Il n'y avais pas à tergiverser : pour eux, j'étais déjà un extraterrestre. Je me suis efforcé d'asseoir cette opinion.

—         Et cessez de m'incriminer chaque fois que vous parlez de l'Europe. Je ne suis pas responsable de l'Histoire, et vous y avez mis le temps, mais vous êtes enfin parvenus à m'ôter toute identité sociale. (J'estimais avoir droit au dernier mot.) Vos rêves sont magnifiques et ce que vous avez réalisé est extraordinaire... On peut se défoncer pour ça. Pas défoncer les autres. Les tripes retournées et la cervelle éblouie, je pense que vos moyens salopent votre fin et que ce n'est ni plus ni moins que ce que font les politicards de merde que vous honnissez.

—         Ce qui signifie ? m'a agressé Dziiya.

—         Que Robin des Bois est un personnage plutôt sympathique mais que l'altruisme et l'abnégation obligatoires me rappellent plutôt Mao. (J'ai désigné l'oasis du menton.) C'est dommage d'enlaidir tout ça... Ne comptez pas sur moi.

Je leur ai tourné le dos pour sortir. Dziiya me connaissait maintenant suffisamment pour me laisser à mes problèmes, parce qu'elle savait que j'en avais un plus gros que les leurs. Siyani n'avait pas cette science.
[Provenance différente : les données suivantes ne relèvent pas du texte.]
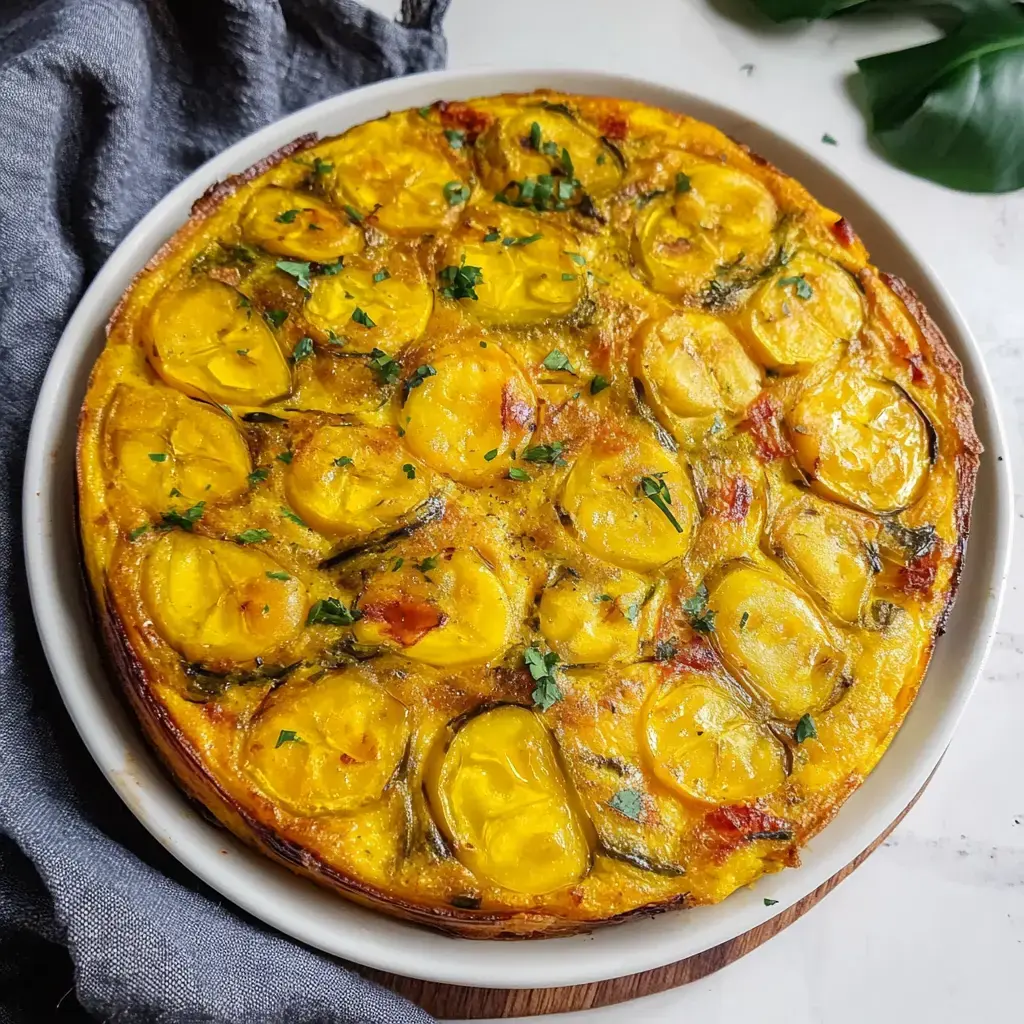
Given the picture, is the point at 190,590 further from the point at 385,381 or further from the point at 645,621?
the point at 645,621

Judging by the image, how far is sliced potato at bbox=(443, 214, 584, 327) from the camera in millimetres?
2258

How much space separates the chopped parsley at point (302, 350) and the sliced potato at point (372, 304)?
4 centimetres

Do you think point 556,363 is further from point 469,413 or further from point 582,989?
point 582,989

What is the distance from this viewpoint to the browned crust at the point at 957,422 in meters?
2.22

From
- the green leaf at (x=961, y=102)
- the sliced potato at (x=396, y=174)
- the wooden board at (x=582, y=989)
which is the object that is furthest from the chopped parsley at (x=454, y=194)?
the wooden board at (x=582, y=989)

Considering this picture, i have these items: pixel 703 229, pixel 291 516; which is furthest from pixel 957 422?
pixel 291 516

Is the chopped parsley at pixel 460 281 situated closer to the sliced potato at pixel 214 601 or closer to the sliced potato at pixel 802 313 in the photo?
the sliced potato at pixel 802 313

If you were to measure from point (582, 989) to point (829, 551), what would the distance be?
3.38 feet

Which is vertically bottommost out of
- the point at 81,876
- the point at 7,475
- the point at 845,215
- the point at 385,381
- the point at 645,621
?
the point at 81,876

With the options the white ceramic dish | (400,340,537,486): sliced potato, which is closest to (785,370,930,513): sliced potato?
the white ceramic dish

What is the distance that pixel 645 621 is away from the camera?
2.09m

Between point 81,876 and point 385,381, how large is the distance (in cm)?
109

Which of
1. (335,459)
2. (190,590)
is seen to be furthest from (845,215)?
(190,590)

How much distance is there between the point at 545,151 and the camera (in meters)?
2.39
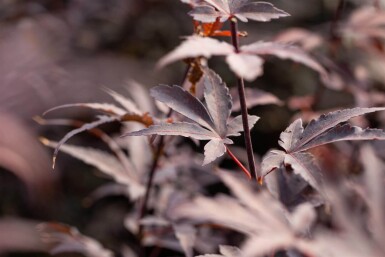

Il a cru bon d'enfoncer le clou :

—         L'Afrique a besoin de vous.

—         La démagogie aussi est une arme des gouvernements de merde.

Je n'avais plus vraiment conscience de m'adresser à un président.

—         Je veux seulement dire que votre programme statistique nous sera d'un grand secours.

—         Alors dites seulement que vous souhaitez me voir l'accomplir.

Je savais que j'avais raison, que ma raison seule était juste.

—         Vous ne pouvez pas le faire sans le professeur Elewsky.

Je me suis retourné violemment.

—         En six ans, vous m'avez tellement noyé de dilemmes que vous pouvez bien vous immerger à votre tour !

J'ai vu qu'ils croyaient qu'il y avait une issue. Ils avaient tort.